:: Kutipan Teks ::
Dalam hal hidupnya waris, para ahli waris yang benar-benar hiduplah di saat
kematian muwaris, berhak mendapatkan harta peninggalan. Berkaitan dengan bayi
yang masih berada dalam kandungan akan dibahas secara khusus.
Tidak ada penghalang kewarisan, dalam hal ini ahli waris tidak mempunyai
halangan sebagai ahli waris sesuai dengan ketentuan-ketentuan tentang
penghalang kewarisan yang telah ditentukan..
2. Putusnya Perkawinan karena Perceraian
Dalam kenyataannya prinsip-prinsip berumah tangga sering kali tidak
dilaksanakan, sehingga suami dan isteri tidak lagi merasa tenang dan tenteram
serta hilang rasa kasih sayang dan tidak lagi saling cinta mencintai satu sama
lain, yang akibat lebih jauh adalah terjadinya perceraian.
Undang-Undang Nomor 1 Tahun 1974 Tentang Perkawinan tidak memberikan
batasan mengenai istilah perceraian. Berdasarkan
ketentuan Pasal 39 ayat (1) Undang-undang Perkawinan ditentukan bahwa
Perceraian hanya dapat dilakukan di depan Sidang Pengadilan setelah Pengadilan
yang bersangkutan berusaha dan tidak berhasil mendamaikan kedua belah pihak
yang mana untuk melakukan perceraian harus ada cukup alasan bahwa antara suami
istri itu tidak akan dapat rukun sebagai suami isteri.
Menurut Penjelasan Pasal 39 ayat (2) Undang-undang Perkawinan terdapat
beberapa hal yang dapat dijadikan sebagai alasan untuk mengajukan perceraian,
yaitu:
a. Salah
satu pihak berbuat zina atau menjadi pemabuk, pemadat, penjudi dan lain
sebagainya yang sukar disembuhkan;
b. Salah
satu pihak meninggalkan yang lain selama dua tahun beturut-turut.tanpa alasan
yang sah atau karena hal lain diluar kemampuannya.
c. Salah satu pihak mendapat hukuman penjara 5
(lima) tahun atau hukuman yang lebih berat selama perkawinan berlangsung;
d. Salah satu
pihak mendapat cacat badan atau penyakit yang mengakibatkan tidak dapat
menjalankan kewajibannya sebagai suami atau isteri;
e. Salah
satu pihak melakukan kekejaman atau penganiayaan berat yang membahayakan
terhadap pihak lain;
f. Antara
suami dan isteri terus-menerus terjadi perselisihan dan pertengkaran dan tidak
ada harapan akan hidup rukun dalam rumah tangga.[9]
Kepada mereka yang mengakhiri perkawinannya akan diberikan akta
perceraian sebagai bukti berakhirnya perkawinan mereka. Akta perceraian
ditandatangani oleh panitera kepala.
Pasal 221 KUH Perdata yang menentukan setiap salinan putusan perceraian
yang telah mempunyai kekuatan hukum tetap harus didaftarkan pada instansi
berwenang guna dicatatkan oleh Pejabat Pencatat pada buku register perceraian.

:: Data Tercatat ::
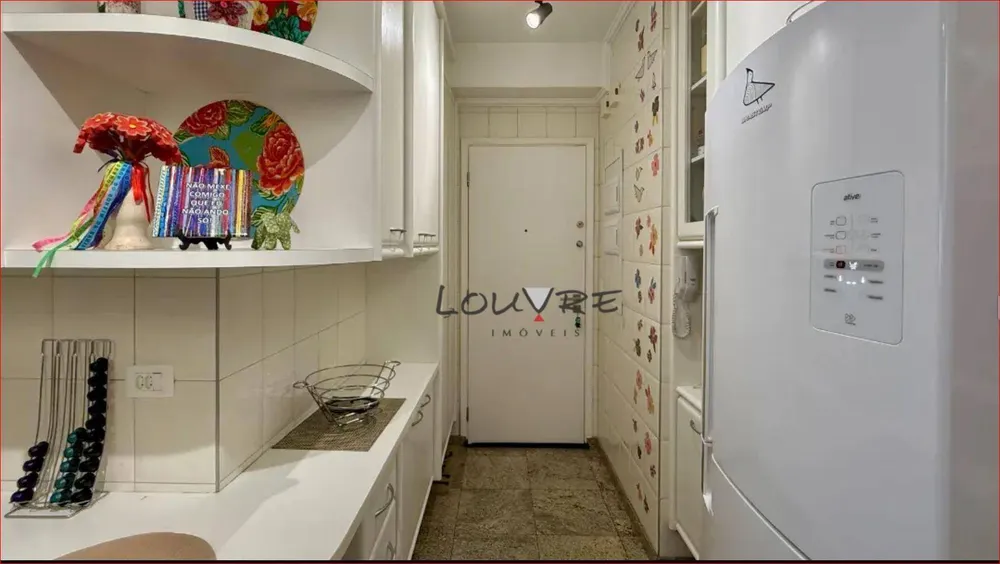 Apartamento, 3 quartos, 155 m² - Foto 4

:: Perintah Tugas ::
Nyatakan apakah setiap pernyataan di bawah ini sesuai dengan kutipan teks tentang perceraian, dengan jawaban ya atau tidak disertai kutipan persis kata-kata penentunya dari teks tersebut.
1. Perceraian hanya dapat dilakukan di depan Sidang Pengadilan.
2. Akta perceraian ditandatangani oleh hakim ketua.
3. Hukuman penjara tiga tahun selama perkawinan berlangsung sudah dapat dijadikan alasan perceraian.
Data ini merupakan bahan tersendiri yang terpisah dari kutipan teks.

:: Hasil Pengerjaan ::
1. Ya: "Perceraian hanya dapat dilakukan di depan Sidang Pengadilan"
2. Tidak: "Akta perceraian ditandatangani oleh panitera kepala."
3. Tidak: "Salah satu pihak mendapat hukuman penjara 5 (lima) tahun atau hukuman yang lebih berat selama perkawinan berlangsung"